When the EPA got diesel engine exhaust emissions about as low as it could, it set out to find new ways to reduce air pollution and slow the effects of climate change.
It did it in three stages, starting in October 2002 (in advance of 2004 regulations) with a lowering of allowable nitrogen oxides (NOx). In 2007, it limited particulate matter (PM) by mandating diesel particulate filters (DPF). PM is soot, ash, and unburned hydrocarbons. In 2010, EPA further reduced NOx and PM to levels impossible to measure only a decade earlier. We now have the cleanest burning on-highway diesel engines in the world.
Emissions measurements are made in grams of pollutant per horsepower produced per hour (g/hp/hr). Until now, only PM and NOx were considered. But the greenhouse gas considered the greatest contributor to climate change, carbon dioxide (CO2), was omitted from the calculations.
The newest requirements, called GHG 2014, involves CO2 and fuel efficiency. It regulates engine emissions and also the total vehicle. The new metrics will be based on work done, not just power produced. CO2 emissions will be measured in grams per ton-mile. Fuel economy will also be measured per ton-mile.

★ ★ ★ ★ ★

## ABOUT THIS EXERCISE
From the passage on diesel engine emissions, list every abbreviation introduced in parentheses, each with the full term it stands for.

## SOURCE MATERIAL
★ ★ ★ ★ ★

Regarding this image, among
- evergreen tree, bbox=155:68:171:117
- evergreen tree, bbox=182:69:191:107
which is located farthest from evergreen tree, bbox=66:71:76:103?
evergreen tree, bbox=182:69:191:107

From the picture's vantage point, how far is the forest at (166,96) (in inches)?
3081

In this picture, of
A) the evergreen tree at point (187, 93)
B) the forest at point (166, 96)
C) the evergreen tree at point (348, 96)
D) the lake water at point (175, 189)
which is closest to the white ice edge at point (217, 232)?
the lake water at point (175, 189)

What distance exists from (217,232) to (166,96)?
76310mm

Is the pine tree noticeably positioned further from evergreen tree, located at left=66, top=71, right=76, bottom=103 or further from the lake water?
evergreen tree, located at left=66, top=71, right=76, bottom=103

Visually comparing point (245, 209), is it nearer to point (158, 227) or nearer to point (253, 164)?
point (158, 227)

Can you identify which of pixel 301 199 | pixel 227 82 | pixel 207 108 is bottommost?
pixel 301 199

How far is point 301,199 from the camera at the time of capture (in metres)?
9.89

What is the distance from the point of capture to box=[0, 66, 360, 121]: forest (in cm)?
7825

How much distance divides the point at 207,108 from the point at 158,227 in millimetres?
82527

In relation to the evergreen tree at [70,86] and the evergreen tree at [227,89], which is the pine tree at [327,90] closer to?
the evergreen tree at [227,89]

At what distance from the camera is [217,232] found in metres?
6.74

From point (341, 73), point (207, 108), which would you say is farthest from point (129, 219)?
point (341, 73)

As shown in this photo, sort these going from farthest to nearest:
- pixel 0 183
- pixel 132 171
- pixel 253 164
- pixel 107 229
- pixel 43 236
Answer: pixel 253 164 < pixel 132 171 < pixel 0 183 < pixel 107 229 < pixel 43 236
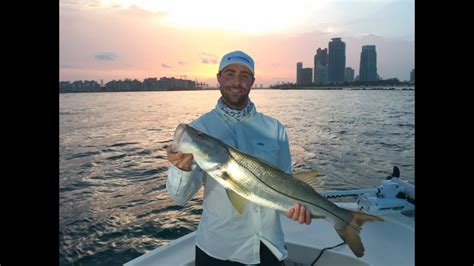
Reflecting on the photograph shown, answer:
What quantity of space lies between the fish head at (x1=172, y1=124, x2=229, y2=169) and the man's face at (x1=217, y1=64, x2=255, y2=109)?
576 mm

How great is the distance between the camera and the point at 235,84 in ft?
10.5

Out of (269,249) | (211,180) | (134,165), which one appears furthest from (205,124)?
(134,165)

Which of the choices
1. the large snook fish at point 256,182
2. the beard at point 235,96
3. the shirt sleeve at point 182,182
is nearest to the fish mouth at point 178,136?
the large snook fish at point 256,182

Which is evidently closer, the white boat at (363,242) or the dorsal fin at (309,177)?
the dorsal fin at (309,177)

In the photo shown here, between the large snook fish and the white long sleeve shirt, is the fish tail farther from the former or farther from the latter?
the white long sleeve shirt

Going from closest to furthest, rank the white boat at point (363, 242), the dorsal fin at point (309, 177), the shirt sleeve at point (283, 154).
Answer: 1. the dorsal fin at point (309, 177)
2. the shirt sleeve at point (283, 154)
3. the white boat at point (363, 242)

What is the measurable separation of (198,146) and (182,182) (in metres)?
0.36

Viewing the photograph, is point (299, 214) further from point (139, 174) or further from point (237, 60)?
point (139, 174)

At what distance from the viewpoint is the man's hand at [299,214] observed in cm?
293

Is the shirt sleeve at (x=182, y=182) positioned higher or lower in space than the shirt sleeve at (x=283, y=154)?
lower

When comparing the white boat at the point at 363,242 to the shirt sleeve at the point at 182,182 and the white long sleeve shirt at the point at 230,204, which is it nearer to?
the white long sleeve shirt at the point at 230,204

★ ★ ★ ★ ★

## SOLVED PROBLEM
- NOx: nitrogen oxides
- PM: particulate matter
- DPF: diesel particulate filters
- g/hp/hr: grams of pollutant per horsepower produced per hour
- CO2: carbon dioxide